_Problem_
Please quote only the lines that start at the one with "standing: 40%" and go on to the last line of the data, both ends kept.

_Source data_
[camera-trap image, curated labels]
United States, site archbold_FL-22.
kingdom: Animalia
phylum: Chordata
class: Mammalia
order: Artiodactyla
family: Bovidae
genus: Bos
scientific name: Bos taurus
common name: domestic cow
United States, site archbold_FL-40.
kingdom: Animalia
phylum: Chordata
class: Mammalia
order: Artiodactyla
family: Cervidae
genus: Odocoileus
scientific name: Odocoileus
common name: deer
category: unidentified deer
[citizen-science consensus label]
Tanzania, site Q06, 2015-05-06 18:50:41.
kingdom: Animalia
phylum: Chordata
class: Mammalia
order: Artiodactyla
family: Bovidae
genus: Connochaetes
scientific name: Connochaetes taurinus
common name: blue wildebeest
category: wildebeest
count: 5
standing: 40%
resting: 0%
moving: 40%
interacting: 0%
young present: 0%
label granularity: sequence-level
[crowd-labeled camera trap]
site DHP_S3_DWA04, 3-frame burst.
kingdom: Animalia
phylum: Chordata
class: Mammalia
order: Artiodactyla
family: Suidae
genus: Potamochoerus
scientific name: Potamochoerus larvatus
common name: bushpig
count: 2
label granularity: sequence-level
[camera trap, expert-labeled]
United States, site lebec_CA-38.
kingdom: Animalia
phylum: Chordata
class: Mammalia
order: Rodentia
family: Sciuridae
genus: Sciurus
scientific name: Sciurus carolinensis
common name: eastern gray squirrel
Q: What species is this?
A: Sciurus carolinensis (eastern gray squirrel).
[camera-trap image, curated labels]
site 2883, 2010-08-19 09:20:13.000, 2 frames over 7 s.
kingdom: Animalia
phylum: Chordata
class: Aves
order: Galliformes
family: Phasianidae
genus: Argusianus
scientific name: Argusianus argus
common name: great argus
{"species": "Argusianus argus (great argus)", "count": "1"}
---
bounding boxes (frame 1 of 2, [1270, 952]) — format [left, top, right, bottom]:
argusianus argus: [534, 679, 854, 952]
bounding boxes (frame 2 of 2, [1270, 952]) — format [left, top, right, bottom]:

_Answer area_
standing: 40%
resting: 0%
moving: 40%
interacting: 0%
young present: 0%
label granularity: sequence-level
[crowd-labeled camera trap]
site DHP_S3_DWA04, 3-frame burst.
kingdom: Animalia
phylum: Chordata
class: Mammalia
order: Artiodactyla
family: Suidae
genus: Potamochoerus
scientific name: Potamochoerus larvatus
common name: bushpig
count: 2
label granularity: sequence-level
[camera trap, expert-labeled]
United States, site lebec_CA-38.
kingdom: Animalia
phylum: Chordata
class: Mammalia
order: Rodentia
family: Sciuridae
genus: Sciurus
scientific name: Sciurus carolinensis
common name: eastern gray squirrel
Q: What species is this?
A: Sciurus carolinensis (eastern gray squirrel).
[camera-trap image, curated labels]
site 2883, 2010-08-19 09:20:13.000, 2 frames over 7 s.
kingdom: Animalia
phylum: Chordata
class: Aves
order: Galliformes
family: Phasianidae
genus: Argusianus
scientific name: Argusianus argus
common name: great argus
{"species": "Argusianus argus (great argus)", "count": "1"}
---
bounding boxes (frame 1 of 2, [1270, 952]) — format [left, top, right, bottom]:
argusianus argus: [534, 679, 854, 952]
bounding boxes (frame 2 of 2, [1270, 952]) — format [left, top, right, bottom]:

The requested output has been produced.